Trading On The National Image


The biggest ever world’s fair closed the turnstiles over the weekend. With a few hours to spare in Shanghai last month, I went along to see what all the fuss was about.

Popping up out of the Yaohua Road subway, I navigate my way through the scalpers, ticket queues, security screening and finally the turnstile, past dozens of idle volunteers.

The city and the event make a great match. It has been noted elsewhere that Shanghai and Expo are about the same vintage. London’s Crystal Palace hosted the first Expo in 1851, which exhibited cutting-edge steam engine developments, steel-making techniques and bridge designs. Shanghai’s importance as a global trading city can be traced back to the Treaty of Nanking in 1842. Both are products of a 19th century worldview which is highly optimistic about international industry and trade.

But who cares about history? Shanghai is ready to run up its flag to be the next global capital. Beijing had its Olympics, and now it’s Shanghai’s turn. More than AU$48billion was spent in preparation for this  more than Beijing spent in the leadup to the 2008 Olympics.

With a theme of better City, Better Life, it is all very "eco", obviously. This is billed as the first low-carbon expo. Rubbish is sorted into friendly bins. Every building lists its credentials for energy usage and decommissioning plans. What was demolished to build this? Oh, just a few entire neighbourhoods. By its own count, Expo displaced 18,000 families and 270 factories, including the Jiang Nan Shipyard, which employed 10,000 workers. But you can’t argue with progress. According to Amnesty International, housing activists were put under heavy surveillance, many detained and beaten, while the site was being built.

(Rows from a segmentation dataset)
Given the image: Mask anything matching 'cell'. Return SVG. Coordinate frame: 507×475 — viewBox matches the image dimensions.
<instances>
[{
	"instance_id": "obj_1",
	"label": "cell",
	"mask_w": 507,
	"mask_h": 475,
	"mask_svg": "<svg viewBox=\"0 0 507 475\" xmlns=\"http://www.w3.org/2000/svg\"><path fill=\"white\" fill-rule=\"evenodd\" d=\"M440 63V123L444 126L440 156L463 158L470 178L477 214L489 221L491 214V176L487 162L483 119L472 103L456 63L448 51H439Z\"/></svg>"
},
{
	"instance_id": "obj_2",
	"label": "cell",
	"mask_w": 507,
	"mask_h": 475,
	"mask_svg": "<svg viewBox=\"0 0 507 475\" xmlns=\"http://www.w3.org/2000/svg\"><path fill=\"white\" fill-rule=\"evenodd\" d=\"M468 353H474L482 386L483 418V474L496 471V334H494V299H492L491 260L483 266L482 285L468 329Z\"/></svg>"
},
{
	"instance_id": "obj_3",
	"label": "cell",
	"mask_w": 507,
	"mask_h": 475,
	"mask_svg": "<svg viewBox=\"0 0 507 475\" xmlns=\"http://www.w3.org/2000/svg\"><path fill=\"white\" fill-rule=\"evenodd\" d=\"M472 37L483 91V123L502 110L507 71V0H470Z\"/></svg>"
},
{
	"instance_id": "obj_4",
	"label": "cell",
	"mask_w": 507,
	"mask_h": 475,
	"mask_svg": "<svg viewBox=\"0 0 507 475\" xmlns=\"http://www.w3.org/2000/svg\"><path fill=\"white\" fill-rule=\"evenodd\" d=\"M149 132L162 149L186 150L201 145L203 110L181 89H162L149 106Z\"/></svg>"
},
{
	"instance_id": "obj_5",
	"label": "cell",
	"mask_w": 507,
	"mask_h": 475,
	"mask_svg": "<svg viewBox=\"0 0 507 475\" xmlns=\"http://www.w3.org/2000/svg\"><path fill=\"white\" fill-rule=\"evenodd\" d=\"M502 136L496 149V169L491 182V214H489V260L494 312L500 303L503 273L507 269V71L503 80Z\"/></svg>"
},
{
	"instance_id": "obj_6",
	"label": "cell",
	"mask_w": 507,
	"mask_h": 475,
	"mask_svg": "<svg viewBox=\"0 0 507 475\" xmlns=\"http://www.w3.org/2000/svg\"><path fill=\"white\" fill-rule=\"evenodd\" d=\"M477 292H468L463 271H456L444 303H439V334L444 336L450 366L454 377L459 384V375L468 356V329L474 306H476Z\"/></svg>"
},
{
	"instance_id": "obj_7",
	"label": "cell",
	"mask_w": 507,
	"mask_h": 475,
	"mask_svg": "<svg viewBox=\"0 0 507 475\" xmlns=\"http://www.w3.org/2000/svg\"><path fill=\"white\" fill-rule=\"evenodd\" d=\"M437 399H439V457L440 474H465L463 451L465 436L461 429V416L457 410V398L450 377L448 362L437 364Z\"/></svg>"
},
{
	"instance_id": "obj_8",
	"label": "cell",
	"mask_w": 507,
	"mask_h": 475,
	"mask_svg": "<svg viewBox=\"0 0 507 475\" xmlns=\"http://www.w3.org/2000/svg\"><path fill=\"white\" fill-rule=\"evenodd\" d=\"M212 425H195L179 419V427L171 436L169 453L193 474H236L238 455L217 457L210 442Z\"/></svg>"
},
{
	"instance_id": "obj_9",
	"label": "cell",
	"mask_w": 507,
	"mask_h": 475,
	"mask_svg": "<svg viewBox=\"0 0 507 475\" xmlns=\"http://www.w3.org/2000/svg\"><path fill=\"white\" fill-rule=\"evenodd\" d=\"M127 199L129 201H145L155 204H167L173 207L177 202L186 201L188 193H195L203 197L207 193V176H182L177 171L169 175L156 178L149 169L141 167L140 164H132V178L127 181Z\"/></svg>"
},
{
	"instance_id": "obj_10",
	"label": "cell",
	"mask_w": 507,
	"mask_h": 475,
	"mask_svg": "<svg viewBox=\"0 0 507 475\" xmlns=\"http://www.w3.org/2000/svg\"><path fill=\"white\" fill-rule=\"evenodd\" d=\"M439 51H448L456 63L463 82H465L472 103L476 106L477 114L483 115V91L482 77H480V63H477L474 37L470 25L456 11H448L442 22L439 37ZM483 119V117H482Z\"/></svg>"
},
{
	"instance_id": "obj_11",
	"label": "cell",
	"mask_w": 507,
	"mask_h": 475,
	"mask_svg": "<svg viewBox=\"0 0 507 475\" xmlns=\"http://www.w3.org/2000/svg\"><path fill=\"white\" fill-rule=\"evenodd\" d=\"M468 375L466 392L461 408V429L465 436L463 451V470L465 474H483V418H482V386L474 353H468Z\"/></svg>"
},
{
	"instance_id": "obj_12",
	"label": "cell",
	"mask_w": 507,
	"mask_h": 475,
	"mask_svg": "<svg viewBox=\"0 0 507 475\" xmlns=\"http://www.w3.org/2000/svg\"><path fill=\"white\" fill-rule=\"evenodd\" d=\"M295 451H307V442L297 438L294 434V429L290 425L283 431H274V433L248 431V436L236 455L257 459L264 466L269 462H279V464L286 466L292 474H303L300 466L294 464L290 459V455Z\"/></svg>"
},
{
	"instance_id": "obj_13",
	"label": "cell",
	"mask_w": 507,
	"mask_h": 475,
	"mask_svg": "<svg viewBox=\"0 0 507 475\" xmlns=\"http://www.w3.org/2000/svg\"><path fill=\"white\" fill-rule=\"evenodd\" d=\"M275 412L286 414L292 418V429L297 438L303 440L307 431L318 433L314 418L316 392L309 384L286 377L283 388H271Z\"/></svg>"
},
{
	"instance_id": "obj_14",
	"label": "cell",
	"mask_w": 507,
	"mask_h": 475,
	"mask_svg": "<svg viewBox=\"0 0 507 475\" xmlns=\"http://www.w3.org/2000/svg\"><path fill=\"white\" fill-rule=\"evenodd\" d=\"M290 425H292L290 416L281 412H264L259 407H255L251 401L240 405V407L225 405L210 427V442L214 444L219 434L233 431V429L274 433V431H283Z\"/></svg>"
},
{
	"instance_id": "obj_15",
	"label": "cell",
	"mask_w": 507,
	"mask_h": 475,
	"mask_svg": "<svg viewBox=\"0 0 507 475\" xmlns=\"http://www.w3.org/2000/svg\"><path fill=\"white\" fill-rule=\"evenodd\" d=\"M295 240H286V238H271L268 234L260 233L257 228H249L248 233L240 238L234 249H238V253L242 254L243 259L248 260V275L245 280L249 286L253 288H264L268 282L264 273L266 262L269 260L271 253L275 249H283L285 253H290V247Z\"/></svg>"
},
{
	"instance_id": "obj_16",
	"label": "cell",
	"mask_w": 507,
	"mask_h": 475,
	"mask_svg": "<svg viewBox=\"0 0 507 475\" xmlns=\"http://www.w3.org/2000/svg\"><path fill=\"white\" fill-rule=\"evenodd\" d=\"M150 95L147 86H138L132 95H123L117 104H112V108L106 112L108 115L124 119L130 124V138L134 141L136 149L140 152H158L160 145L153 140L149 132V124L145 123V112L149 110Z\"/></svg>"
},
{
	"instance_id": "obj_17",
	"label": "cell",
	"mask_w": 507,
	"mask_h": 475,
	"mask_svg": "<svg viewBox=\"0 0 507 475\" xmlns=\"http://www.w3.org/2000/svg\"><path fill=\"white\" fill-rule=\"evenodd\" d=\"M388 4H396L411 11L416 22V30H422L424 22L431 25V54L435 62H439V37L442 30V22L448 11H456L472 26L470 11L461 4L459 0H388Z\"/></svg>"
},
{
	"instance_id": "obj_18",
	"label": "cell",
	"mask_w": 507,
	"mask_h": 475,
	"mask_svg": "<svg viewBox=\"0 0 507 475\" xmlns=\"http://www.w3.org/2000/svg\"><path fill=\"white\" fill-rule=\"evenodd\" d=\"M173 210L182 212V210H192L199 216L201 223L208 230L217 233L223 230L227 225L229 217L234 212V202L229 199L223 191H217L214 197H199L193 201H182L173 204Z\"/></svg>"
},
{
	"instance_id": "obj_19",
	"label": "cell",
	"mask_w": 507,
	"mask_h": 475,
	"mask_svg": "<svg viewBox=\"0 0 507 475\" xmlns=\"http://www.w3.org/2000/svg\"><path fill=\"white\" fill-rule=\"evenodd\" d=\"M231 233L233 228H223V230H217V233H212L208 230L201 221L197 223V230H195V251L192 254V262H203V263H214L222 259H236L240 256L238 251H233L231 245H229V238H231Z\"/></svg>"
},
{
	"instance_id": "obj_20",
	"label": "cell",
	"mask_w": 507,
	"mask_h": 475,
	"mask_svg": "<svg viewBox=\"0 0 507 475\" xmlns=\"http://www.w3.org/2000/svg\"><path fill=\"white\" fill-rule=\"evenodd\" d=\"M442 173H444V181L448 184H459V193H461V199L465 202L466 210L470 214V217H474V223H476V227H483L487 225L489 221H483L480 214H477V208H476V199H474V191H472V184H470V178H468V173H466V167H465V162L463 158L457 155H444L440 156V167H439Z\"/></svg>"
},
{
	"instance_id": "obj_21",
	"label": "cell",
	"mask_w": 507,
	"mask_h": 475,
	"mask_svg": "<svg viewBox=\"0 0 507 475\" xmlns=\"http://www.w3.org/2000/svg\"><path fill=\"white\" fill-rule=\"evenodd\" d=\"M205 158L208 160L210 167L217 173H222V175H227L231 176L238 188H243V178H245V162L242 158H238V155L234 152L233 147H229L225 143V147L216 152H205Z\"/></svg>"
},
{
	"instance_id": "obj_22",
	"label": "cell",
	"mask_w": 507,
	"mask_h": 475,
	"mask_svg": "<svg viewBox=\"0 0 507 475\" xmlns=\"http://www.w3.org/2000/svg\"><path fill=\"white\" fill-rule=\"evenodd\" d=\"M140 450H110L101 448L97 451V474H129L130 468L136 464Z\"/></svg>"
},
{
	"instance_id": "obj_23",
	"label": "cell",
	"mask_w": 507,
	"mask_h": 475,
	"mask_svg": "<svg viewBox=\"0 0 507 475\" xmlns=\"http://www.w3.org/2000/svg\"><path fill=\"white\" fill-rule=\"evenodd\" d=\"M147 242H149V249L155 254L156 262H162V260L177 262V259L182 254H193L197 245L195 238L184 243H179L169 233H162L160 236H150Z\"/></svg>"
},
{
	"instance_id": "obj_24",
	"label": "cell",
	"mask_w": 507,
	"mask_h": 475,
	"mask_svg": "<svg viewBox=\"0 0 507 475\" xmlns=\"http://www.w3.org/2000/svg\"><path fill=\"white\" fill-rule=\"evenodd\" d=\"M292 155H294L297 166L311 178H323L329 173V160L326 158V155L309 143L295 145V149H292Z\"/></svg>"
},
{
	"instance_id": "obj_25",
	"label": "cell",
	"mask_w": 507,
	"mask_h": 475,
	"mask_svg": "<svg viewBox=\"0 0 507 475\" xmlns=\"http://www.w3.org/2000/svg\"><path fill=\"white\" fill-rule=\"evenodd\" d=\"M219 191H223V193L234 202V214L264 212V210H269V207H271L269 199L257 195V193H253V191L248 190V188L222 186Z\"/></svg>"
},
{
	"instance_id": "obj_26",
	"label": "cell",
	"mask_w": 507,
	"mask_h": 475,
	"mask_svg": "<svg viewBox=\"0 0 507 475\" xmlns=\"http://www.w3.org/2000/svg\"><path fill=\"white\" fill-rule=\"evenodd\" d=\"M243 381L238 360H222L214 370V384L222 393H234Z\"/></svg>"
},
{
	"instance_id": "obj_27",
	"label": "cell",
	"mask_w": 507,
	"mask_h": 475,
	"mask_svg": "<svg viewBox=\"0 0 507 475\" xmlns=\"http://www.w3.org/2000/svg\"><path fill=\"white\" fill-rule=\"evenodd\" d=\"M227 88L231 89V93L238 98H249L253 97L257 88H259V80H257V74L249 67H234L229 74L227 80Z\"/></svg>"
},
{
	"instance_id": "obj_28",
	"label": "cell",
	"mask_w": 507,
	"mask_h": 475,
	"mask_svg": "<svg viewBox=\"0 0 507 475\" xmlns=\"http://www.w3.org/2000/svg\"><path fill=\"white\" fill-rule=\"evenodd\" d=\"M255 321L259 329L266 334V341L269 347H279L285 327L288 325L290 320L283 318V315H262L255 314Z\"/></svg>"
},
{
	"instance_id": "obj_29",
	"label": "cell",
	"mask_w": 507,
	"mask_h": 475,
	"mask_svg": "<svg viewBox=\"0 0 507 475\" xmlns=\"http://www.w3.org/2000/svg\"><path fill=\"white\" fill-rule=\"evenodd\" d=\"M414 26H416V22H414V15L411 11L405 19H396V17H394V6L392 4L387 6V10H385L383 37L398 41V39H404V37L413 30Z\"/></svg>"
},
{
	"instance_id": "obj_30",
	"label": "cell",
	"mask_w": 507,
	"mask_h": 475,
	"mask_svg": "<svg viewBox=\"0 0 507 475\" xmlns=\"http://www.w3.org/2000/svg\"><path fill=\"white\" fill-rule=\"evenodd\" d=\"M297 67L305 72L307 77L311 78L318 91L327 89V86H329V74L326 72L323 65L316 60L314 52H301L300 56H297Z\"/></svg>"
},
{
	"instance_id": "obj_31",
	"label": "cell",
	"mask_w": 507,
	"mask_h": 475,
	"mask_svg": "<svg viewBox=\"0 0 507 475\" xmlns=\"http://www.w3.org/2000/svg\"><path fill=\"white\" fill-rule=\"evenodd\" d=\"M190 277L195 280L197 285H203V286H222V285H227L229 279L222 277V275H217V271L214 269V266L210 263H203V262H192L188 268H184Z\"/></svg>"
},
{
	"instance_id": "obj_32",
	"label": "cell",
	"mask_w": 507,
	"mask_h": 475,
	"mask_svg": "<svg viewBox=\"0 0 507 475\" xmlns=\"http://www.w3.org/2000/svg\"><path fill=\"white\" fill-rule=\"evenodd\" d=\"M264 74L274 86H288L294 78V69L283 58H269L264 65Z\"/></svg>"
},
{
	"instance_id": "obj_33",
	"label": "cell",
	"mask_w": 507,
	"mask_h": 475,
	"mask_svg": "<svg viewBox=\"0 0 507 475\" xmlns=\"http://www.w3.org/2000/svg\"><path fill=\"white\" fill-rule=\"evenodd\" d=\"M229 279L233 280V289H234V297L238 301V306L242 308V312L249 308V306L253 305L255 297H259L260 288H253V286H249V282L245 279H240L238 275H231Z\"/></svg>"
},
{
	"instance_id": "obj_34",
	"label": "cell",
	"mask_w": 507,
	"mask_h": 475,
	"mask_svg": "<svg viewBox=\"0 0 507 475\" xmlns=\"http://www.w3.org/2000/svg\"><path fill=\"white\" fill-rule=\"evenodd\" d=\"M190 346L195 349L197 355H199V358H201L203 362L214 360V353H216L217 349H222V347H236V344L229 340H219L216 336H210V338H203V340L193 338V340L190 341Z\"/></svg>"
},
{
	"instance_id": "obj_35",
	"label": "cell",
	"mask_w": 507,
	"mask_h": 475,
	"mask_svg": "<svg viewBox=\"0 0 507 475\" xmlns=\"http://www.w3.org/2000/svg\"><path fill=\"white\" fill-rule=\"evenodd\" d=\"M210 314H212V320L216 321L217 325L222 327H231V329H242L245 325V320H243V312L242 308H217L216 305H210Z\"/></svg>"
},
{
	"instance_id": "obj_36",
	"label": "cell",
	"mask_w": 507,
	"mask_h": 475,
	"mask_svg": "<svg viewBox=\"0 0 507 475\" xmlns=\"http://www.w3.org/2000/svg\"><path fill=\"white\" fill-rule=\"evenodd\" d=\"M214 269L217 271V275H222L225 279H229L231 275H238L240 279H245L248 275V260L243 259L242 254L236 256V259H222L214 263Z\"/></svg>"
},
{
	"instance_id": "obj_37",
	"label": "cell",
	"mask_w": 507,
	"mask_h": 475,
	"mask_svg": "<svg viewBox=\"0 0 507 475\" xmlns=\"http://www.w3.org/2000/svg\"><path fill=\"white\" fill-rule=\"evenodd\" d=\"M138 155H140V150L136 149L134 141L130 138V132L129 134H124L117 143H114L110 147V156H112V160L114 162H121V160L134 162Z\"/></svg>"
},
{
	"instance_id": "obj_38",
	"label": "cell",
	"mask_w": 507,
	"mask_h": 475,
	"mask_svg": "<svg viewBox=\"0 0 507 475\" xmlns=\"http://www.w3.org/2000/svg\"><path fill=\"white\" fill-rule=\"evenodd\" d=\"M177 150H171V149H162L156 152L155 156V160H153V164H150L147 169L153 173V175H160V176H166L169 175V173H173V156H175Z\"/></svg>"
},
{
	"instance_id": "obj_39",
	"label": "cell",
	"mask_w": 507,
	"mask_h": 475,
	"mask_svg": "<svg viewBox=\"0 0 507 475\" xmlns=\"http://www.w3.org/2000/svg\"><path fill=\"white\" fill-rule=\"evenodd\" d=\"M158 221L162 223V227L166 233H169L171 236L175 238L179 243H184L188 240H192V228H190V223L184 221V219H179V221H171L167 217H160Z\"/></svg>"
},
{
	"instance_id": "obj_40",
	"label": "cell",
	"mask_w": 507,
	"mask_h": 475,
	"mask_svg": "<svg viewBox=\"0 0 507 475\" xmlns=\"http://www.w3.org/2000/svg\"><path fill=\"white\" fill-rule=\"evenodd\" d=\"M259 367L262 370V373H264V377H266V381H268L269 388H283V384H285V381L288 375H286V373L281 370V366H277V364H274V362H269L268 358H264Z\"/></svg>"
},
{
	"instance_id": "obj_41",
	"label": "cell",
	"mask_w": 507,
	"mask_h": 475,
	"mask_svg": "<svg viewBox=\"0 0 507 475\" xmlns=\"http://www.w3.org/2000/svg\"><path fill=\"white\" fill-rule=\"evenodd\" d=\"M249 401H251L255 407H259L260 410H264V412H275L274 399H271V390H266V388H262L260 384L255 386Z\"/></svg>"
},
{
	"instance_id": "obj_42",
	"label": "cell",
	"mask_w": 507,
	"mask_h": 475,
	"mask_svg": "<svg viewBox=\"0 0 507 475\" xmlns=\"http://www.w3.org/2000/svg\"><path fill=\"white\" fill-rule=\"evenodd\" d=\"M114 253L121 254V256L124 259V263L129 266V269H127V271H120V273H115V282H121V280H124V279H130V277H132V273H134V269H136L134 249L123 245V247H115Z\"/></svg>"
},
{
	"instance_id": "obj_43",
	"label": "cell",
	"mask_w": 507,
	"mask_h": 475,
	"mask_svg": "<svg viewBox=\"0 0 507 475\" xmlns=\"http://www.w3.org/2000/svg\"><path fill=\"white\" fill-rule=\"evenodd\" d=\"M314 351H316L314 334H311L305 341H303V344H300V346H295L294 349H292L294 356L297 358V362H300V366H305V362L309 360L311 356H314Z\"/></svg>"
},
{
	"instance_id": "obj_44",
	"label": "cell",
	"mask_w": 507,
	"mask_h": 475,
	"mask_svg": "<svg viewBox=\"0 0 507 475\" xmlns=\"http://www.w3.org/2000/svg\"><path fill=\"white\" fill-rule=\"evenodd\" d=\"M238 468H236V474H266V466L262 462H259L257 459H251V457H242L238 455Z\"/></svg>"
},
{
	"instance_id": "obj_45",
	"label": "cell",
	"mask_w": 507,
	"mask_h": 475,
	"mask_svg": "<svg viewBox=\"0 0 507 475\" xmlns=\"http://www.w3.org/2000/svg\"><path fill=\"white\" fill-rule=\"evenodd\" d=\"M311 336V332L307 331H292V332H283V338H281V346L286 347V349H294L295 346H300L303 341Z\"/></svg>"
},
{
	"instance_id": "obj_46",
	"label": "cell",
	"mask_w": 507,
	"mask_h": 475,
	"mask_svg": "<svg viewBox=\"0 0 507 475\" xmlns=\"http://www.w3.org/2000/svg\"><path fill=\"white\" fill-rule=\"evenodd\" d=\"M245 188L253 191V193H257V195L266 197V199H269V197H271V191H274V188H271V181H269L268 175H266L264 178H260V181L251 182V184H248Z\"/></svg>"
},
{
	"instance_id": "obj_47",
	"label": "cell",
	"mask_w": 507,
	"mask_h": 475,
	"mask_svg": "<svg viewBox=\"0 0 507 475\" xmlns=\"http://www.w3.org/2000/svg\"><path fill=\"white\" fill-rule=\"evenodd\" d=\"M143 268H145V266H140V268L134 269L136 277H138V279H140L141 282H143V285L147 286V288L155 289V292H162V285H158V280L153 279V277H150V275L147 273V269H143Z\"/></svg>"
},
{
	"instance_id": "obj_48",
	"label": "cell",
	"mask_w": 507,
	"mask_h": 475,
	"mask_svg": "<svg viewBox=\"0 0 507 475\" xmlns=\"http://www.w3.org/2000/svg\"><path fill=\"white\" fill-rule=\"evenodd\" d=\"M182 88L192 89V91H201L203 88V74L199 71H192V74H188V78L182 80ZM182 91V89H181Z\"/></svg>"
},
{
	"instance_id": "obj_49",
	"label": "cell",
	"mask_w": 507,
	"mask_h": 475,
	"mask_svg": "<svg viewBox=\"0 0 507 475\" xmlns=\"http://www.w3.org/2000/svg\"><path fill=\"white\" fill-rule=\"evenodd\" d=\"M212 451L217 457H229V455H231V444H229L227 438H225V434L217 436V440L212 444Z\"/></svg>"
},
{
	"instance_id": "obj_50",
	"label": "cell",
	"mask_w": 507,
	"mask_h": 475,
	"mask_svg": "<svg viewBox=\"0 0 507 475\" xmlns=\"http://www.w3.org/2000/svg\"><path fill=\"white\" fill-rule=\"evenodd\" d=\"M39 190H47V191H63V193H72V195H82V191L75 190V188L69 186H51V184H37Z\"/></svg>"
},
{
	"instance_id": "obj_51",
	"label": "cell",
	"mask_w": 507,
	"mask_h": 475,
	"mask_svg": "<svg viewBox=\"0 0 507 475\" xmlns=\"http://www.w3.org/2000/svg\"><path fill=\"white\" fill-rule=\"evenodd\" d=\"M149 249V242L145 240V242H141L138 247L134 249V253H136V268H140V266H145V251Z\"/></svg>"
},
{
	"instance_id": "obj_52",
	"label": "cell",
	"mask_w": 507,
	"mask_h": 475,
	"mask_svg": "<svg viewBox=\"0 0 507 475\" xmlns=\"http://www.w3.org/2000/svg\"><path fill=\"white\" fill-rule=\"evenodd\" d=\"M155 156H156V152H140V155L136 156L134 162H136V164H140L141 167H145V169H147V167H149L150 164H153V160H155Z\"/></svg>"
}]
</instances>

[To be done] Reproduce everything in the Shanghai Expo article from "Trading On The" down to "of idle volunteers.", substituting "touts" for "scalpers".

[Complete response]
Trading On The National Image


The biggest ever world’s fair closed the turnstiles over the weekend. With a few hours to spare in Shanghai last month, I went along to see what all the fuss was about.

Popping up out of the Yaohua Road subway, I navigate my way through the touts, ticket queues, security screening and finally the turnstile, past dozens of idle volunteers.